Exercise goal — Copy the items verbatim from their start through the line that contains "Answer: blurred background", and omit the pictures from your copy.
+ + + + + + +
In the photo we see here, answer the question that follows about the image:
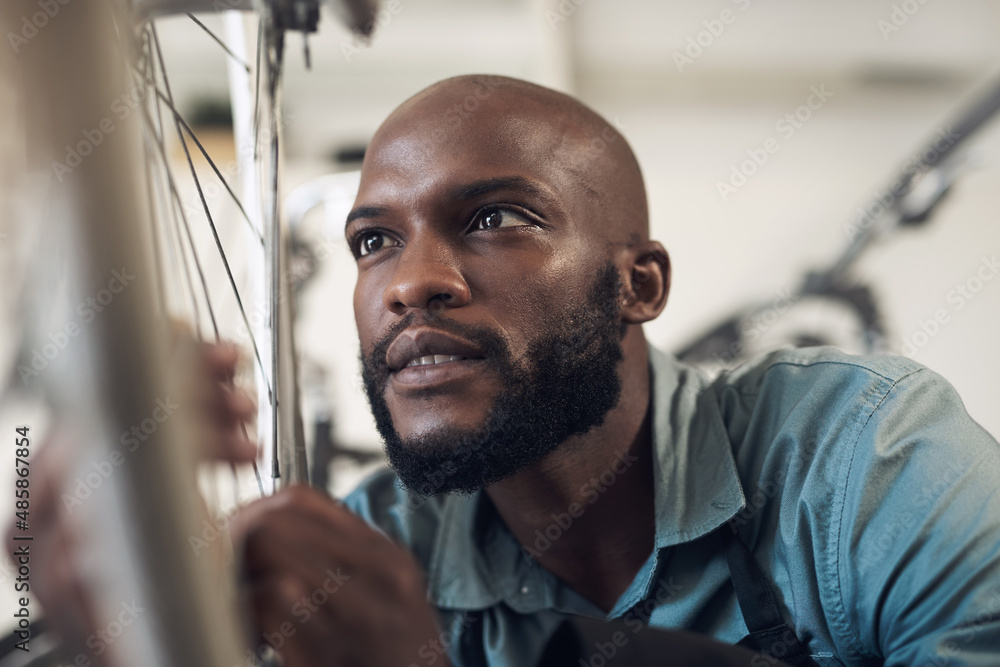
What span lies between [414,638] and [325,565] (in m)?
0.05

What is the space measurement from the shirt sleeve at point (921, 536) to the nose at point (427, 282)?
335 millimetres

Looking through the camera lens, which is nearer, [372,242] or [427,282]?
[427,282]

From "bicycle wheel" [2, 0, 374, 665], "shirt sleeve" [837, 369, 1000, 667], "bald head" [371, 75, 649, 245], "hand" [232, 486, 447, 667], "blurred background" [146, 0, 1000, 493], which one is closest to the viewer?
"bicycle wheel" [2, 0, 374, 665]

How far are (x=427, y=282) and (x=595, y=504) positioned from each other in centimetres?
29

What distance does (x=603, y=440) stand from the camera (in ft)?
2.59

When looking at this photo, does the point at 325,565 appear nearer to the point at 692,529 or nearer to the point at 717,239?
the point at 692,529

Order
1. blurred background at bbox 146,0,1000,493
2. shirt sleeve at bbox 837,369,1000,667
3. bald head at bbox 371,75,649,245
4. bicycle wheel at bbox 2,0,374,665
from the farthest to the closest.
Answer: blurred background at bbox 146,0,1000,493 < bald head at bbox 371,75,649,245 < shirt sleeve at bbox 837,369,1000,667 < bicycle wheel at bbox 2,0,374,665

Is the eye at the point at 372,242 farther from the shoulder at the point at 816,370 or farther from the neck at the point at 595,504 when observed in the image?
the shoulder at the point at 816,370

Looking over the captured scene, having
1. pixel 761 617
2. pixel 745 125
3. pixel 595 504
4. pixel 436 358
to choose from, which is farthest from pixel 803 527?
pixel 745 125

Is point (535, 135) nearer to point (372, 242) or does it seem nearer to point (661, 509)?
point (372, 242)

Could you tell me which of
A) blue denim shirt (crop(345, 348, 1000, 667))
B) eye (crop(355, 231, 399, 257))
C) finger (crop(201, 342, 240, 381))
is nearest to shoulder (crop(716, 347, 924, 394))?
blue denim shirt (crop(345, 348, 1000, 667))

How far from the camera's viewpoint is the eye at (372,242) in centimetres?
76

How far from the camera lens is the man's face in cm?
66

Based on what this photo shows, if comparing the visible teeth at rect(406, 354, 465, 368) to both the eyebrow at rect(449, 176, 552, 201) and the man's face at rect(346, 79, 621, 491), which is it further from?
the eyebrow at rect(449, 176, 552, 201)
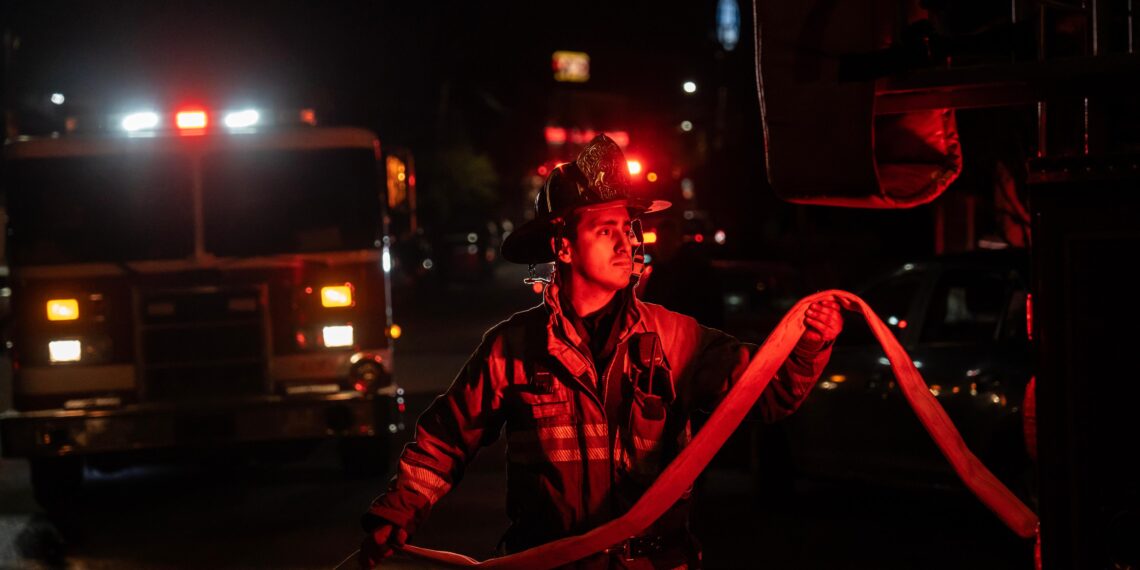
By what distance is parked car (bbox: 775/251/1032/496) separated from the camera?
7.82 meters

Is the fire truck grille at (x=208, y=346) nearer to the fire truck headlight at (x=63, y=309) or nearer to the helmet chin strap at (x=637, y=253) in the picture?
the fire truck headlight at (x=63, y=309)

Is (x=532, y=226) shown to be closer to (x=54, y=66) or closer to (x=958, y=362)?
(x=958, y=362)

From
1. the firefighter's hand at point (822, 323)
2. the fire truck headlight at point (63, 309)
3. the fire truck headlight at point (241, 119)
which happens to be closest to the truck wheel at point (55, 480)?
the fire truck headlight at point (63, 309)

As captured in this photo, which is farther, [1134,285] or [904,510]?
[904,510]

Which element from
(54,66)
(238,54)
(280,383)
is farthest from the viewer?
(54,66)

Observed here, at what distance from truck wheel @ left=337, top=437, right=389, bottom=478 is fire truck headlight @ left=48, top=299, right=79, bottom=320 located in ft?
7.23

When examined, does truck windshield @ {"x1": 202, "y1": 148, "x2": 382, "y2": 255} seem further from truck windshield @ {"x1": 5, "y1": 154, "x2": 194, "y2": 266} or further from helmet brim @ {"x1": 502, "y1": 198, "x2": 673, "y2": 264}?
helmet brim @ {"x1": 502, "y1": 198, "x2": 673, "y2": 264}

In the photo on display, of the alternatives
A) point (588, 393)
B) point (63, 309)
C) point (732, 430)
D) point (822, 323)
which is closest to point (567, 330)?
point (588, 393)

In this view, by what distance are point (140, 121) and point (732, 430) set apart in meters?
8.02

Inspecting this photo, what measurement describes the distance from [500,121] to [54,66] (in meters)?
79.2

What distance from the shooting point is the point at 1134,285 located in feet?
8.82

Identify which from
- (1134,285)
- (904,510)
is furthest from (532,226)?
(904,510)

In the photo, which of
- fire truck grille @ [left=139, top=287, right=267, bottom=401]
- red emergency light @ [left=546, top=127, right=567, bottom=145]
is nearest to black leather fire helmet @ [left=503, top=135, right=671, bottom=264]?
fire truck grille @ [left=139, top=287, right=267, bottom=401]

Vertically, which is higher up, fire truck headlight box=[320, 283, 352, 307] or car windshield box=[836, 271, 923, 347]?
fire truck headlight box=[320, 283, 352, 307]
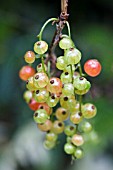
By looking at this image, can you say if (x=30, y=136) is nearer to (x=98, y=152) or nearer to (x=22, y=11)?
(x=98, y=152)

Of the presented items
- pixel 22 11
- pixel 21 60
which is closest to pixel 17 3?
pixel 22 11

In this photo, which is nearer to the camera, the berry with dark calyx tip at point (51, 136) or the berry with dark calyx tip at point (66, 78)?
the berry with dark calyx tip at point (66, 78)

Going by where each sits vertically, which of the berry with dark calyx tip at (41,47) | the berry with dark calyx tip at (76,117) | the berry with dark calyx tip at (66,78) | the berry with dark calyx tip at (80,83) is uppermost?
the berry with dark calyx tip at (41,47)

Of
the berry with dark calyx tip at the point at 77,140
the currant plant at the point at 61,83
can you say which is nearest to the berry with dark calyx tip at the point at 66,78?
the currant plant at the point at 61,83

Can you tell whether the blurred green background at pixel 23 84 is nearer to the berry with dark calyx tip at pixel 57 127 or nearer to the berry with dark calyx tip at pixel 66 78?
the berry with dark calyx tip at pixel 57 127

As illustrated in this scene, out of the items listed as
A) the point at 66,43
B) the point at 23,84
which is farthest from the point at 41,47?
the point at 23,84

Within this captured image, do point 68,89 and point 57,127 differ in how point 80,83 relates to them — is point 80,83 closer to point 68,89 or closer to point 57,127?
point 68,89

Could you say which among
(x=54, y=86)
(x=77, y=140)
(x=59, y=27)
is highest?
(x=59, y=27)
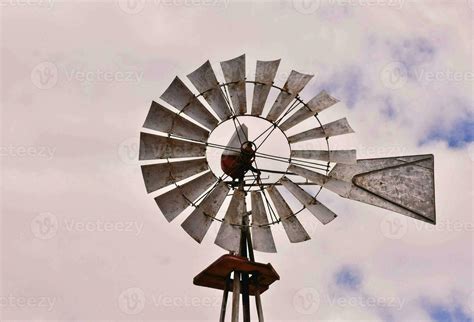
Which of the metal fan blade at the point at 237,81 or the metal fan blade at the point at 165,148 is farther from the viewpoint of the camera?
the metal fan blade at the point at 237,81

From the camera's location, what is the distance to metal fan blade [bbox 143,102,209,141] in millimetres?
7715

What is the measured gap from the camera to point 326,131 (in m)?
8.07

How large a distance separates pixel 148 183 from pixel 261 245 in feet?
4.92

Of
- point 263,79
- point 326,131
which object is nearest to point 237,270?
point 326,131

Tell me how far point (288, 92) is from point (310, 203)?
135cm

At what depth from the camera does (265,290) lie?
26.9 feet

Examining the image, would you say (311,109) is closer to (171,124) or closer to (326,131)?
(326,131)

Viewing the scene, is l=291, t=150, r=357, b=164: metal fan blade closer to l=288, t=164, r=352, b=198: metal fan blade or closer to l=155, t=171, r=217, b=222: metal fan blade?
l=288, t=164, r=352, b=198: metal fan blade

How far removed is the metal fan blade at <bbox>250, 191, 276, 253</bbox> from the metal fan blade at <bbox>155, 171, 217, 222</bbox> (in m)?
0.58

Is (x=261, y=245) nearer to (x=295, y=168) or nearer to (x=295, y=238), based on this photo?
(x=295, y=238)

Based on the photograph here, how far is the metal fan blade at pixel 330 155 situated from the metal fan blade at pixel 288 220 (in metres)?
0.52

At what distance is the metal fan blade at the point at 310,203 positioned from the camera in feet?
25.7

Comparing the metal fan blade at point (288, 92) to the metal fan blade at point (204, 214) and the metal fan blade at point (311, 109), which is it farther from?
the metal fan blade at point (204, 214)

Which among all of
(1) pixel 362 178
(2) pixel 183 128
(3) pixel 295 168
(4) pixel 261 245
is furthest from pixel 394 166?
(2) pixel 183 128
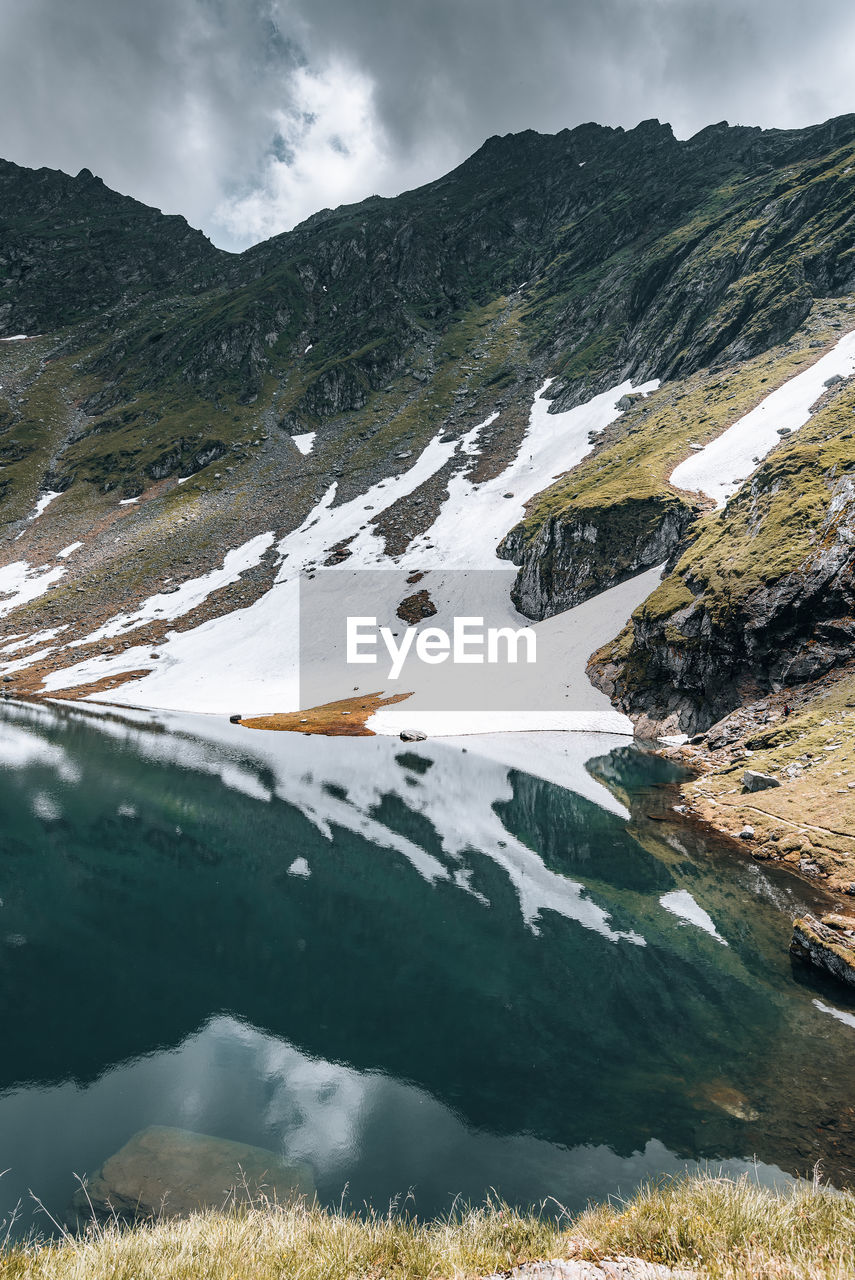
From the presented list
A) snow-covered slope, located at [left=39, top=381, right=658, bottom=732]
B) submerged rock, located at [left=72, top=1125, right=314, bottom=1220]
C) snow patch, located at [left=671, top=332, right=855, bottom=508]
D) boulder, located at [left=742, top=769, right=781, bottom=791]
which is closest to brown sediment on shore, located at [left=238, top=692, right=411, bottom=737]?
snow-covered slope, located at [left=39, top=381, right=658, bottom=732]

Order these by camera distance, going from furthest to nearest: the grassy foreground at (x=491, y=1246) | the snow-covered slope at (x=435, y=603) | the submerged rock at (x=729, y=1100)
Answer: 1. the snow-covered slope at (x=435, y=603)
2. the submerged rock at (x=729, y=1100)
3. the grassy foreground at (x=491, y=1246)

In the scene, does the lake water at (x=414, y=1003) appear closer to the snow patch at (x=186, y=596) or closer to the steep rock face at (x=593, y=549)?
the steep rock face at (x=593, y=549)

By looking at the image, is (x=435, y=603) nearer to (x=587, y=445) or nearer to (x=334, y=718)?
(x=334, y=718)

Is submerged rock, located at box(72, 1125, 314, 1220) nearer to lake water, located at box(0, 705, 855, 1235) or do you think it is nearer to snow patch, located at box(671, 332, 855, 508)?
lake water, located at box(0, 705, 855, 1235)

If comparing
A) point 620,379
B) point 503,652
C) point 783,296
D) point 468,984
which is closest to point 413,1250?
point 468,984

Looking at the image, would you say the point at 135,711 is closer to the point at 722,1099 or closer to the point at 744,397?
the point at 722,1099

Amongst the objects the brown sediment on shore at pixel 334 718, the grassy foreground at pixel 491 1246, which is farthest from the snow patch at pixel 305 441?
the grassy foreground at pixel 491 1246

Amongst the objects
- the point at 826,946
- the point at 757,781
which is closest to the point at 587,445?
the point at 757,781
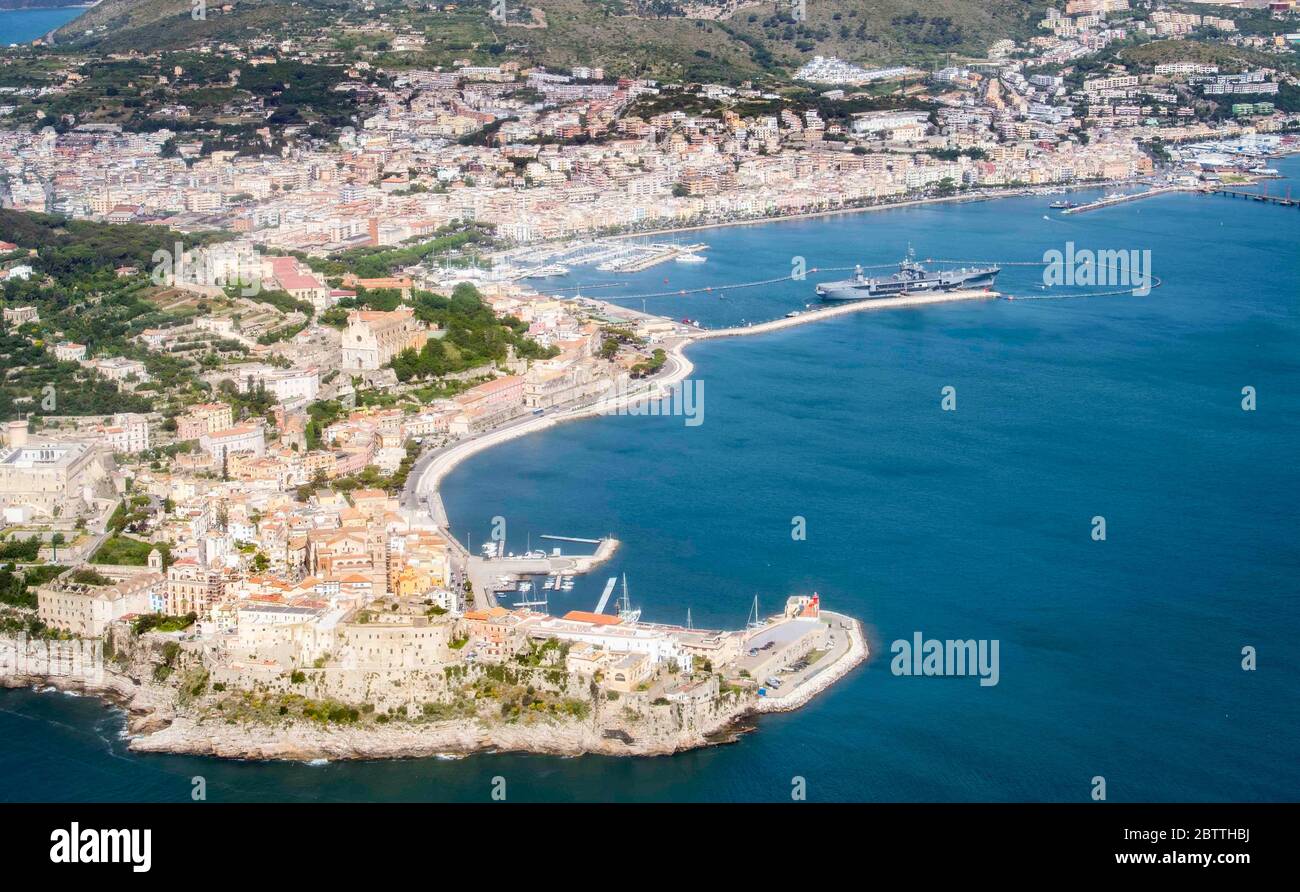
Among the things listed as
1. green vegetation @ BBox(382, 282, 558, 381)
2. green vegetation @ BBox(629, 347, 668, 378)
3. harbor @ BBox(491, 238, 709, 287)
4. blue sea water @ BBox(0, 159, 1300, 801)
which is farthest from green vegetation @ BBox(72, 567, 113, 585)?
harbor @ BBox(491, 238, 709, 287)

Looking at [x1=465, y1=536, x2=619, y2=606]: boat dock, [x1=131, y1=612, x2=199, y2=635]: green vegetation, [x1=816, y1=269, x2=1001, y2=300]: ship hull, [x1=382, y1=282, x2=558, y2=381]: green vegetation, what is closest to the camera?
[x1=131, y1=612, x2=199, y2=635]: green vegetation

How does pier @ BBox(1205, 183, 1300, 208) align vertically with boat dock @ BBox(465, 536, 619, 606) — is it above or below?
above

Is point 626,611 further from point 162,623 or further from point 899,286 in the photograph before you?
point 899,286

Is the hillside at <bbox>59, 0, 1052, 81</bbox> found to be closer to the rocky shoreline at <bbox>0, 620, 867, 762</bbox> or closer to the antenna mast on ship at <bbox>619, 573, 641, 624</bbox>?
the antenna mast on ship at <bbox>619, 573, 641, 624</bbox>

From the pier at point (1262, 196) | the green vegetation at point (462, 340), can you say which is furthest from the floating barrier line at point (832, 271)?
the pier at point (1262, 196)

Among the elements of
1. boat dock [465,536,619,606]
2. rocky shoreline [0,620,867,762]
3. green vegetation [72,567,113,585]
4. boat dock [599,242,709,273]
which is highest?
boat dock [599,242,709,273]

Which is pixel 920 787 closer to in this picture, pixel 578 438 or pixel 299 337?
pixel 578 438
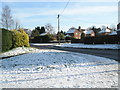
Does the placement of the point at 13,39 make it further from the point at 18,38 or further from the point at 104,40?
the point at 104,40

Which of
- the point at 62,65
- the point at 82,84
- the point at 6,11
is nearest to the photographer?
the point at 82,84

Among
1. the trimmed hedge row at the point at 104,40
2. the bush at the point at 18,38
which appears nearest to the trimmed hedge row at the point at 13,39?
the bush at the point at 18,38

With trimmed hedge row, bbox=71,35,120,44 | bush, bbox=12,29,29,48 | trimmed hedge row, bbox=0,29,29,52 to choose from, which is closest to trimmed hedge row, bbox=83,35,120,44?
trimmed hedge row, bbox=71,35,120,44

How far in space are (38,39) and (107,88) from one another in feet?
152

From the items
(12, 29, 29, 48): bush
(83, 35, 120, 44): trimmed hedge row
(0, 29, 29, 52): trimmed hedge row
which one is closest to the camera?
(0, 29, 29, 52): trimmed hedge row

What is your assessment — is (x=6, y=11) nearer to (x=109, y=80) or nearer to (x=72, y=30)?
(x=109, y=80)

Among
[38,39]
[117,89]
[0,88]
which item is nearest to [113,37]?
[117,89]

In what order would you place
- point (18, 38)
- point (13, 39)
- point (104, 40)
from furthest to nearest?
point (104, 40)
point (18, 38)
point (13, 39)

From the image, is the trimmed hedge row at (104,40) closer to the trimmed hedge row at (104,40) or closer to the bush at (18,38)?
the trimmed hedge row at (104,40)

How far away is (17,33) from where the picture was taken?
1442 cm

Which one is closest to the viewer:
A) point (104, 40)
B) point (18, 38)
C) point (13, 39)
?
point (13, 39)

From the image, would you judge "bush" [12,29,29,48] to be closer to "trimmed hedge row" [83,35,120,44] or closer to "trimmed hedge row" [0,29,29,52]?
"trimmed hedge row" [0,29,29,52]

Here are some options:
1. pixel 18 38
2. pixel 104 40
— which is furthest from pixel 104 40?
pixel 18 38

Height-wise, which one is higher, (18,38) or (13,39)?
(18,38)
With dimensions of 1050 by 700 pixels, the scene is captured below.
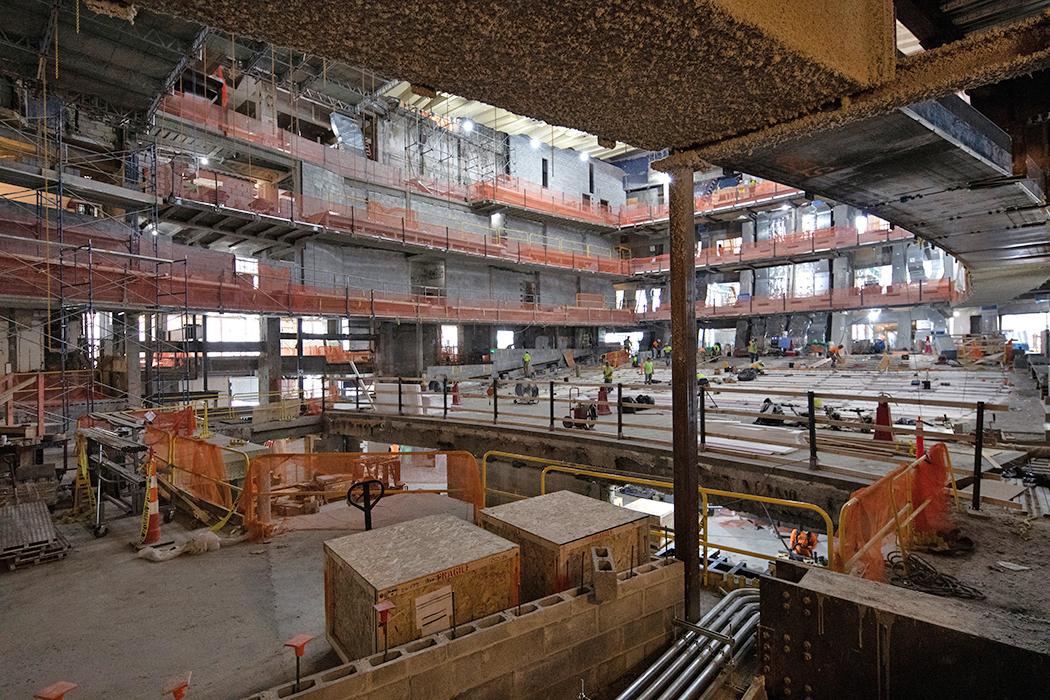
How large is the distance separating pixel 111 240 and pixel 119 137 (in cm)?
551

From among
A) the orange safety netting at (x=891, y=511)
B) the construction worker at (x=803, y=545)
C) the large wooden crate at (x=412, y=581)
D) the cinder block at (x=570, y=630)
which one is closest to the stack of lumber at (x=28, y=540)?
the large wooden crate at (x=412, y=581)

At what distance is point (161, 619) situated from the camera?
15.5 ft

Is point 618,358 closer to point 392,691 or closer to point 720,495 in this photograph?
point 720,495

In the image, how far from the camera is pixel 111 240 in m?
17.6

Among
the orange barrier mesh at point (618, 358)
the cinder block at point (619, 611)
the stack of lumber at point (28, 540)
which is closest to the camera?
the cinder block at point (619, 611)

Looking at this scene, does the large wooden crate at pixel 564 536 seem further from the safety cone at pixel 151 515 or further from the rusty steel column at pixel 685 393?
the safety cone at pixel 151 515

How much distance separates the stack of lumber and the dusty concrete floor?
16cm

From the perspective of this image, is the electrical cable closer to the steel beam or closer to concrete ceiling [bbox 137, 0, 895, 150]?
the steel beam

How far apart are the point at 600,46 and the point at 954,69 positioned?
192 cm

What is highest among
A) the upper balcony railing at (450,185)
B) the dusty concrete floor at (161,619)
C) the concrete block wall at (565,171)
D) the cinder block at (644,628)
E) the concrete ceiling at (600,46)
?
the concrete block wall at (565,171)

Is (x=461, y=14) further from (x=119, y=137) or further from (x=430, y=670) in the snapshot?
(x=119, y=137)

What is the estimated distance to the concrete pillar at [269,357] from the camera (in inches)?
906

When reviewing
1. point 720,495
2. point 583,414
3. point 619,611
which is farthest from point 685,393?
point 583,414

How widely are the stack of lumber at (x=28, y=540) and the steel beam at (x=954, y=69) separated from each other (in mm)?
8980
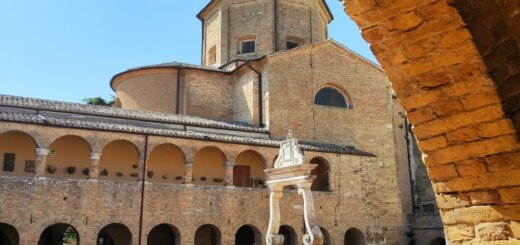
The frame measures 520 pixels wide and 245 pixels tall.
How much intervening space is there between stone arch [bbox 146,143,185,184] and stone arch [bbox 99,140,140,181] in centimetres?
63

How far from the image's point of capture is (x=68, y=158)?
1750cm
+ + + + + + +
Final result —
In the photo we see here, answer the question that follows about the image:
What span lies between [414,638] and [325,565] (in m)?
0.05

What is the space measurement from the shirt sleeve at point (921, 536) to the nose at point (427, 282)?
335 millimetres

Looking through the camera lens, which is nearer, [372,242] or [427,282]?
[427,282]

From "bicycle wheel" [2, 0, 374, 665], "shirt sleeve" [837, 369, 1000, 667], "bald head" [371, 75, 649, 245], "hand" [232, 486, 447, 667], "blurred background" [146, 0, 1000, 493], which one is closest to the viewer?
"bicycle wheel" [2, 0, 374, 665]

How far are (x=427, y=282) and (x=595, y=504) positioned from each other in centimetres?
29

What distance does (x=603, y=440) stand from the camera (in ft)?
2.59

When looking at this photo, does the point at 325,565 appear nearer to the point at 692,529 or nearer to the point at 717,239?
the point at 692,529

Order
1. blurred background at bbox 146,0,1000,493
2. shirt sleeve at bbox 837,369,1000,667
3. bald head at bbox 371,75,649,245
4. bicycle wheel at bbox 2,0,374,665
from the farthest to the closest.
Answer: blurred background at bbox 146,0,1000,493 < bald head at bbox 371,75,649,245 < shirt sleeve at bbox 837,369,1000,667 < bicycle wheel at bbox 2,0,374,665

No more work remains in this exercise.